-------- RECORDS SUPPLIED

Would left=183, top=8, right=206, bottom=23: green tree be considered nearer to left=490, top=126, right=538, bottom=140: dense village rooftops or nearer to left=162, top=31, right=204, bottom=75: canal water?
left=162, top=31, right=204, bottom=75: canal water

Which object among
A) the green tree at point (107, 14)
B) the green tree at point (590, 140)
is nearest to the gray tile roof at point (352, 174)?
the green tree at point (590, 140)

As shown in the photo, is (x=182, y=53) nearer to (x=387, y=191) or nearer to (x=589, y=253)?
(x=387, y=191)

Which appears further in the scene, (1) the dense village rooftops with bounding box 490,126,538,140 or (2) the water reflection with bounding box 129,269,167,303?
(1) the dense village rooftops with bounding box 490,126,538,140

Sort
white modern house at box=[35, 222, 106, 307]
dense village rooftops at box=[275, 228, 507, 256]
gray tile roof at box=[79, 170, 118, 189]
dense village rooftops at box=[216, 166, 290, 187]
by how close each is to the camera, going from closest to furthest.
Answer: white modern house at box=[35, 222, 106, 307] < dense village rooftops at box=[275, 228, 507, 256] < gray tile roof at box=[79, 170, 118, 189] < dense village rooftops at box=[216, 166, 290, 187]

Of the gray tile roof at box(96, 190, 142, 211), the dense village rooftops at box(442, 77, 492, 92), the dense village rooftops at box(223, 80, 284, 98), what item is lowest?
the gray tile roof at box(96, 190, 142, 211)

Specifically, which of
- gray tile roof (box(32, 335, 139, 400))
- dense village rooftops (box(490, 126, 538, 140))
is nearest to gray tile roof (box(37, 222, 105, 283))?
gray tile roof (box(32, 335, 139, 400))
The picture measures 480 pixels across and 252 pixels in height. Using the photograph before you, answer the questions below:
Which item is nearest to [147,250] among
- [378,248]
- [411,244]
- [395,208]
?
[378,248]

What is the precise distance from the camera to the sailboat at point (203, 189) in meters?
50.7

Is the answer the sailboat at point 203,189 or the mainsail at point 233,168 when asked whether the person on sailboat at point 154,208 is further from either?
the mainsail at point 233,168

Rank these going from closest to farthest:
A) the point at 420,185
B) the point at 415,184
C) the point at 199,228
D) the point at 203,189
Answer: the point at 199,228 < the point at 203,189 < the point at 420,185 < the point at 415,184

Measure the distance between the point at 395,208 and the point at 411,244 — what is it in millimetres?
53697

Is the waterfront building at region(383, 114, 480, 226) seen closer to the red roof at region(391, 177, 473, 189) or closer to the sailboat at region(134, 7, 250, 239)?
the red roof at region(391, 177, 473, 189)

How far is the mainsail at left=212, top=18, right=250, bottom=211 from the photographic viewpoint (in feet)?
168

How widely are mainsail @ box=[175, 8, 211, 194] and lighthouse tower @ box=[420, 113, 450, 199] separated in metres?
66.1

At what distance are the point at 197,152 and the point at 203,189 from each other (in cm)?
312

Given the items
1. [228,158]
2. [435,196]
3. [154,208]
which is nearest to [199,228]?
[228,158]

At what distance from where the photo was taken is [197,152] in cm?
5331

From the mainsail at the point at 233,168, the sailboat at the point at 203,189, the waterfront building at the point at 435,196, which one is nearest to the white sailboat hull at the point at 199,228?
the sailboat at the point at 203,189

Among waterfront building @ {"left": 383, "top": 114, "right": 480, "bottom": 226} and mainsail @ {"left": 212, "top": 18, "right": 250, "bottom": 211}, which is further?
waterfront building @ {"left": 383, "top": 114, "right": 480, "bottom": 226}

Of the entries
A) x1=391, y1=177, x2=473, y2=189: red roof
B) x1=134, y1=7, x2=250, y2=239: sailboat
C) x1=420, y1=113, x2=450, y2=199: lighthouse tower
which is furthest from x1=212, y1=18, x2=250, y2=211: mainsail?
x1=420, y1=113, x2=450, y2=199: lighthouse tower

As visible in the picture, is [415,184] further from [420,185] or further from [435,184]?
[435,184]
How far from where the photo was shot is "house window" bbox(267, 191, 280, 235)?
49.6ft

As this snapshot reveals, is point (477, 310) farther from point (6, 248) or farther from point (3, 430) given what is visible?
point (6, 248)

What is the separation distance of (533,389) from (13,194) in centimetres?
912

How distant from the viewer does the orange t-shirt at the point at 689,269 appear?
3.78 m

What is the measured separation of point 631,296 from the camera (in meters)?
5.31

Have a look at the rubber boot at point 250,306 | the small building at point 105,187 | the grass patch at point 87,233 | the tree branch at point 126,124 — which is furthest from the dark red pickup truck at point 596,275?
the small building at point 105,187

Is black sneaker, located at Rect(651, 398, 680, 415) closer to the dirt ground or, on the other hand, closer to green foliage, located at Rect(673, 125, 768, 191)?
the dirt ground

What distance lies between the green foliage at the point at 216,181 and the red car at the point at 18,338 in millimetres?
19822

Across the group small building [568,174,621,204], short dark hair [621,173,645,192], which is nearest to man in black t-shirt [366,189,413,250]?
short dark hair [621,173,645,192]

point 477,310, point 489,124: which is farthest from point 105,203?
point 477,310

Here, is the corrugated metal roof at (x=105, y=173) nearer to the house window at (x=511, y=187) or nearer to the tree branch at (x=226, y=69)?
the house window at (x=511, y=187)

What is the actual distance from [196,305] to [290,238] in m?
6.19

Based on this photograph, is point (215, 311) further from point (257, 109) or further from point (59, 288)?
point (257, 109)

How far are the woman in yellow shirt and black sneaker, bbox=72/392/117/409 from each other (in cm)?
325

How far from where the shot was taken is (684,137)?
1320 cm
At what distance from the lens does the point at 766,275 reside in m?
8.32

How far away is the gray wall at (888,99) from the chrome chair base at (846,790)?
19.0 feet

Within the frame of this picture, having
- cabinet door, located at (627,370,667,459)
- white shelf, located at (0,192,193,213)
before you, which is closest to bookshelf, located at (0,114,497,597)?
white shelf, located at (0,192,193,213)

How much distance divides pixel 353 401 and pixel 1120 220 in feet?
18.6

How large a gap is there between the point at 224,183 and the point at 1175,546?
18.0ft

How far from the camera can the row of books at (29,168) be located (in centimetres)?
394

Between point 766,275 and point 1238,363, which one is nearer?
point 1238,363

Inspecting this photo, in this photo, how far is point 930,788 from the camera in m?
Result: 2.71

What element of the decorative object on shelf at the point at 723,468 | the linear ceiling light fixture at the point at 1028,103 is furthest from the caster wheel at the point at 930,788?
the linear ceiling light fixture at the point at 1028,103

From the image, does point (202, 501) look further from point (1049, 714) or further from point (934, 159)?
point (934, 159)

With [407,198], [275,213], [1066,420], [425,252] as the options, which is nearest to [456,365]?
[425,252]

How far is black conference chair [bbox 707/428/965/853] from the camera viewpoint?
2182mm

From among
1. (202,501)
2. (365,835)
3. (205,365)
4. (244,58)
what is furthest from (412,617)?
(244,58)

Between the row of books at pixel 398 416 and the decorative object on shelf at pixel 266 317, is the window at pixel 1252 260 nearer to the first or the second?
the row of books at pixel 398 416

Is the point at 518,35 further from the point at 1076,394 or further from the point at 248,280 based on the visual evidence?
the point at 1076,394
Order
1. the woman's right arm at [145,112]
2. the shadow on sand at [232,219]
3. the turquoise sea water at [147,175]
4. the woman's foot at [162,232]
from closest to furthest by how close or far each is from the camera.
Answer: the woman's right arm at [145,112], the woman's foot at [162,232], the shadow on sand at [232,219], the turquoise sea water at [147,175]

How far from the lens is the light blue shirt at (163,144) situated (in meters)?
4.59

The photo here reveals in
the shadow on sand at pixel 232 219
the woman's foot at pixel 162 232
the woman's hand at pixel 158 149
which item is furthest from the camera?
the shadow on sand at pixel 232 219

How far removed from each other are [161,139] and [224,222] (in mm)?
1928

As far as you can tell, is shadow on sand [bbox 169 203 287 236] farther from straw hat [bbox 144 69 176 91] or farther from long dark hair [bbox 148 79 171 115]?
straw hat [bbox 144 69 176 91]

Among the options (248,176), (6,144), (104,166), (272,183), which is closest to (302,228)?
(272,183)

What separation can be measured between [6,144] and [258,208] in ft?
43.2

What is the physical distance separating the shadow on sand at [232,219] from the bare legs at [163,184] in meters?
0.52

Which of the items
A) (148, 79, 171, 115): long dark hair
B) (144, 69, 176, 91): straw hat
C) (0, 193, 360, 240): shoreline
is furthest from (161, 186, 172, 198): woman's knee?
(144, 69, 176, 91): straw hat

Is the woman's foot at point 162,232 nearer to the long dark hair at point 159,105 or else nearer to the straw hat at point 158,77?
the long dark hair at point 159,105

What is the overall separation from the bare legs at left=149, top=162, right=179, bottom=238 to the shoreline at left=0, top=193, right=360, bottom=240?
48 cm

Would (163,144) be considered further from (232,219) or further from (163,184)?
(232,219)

----------------

Print only the lines from the one with "What is the physical" to the end of the records, both included.

What is the physical distance separating the shadow on sand at [232,219] from the bare legs at [163,184] in meters?
0.52

Which of the items
A) (148, 79, 171, 115): long dark hair
B) (144, 69, 176, 91): straw hat
C) (0, 193, 360, 240): shoreline
is furthest from (161, 186, 172, 198): woman's knee?
(144, 69, 176, 91): straw hat

Is the woman's foot at point 162,232 nearer to the long dark hair at point 159,105 or else nearer to the straw hat at point 158,77?
the long dark hair at point 159,105

What is the overall separation from the bare legs at left=149, top=162, right=179, bottom=238 to the shoreline at left=0, top=193, right=360, bottom=240?
48 cm

Would (163,144) be considered further from (232,219) or further from (163,184)?
(232,219)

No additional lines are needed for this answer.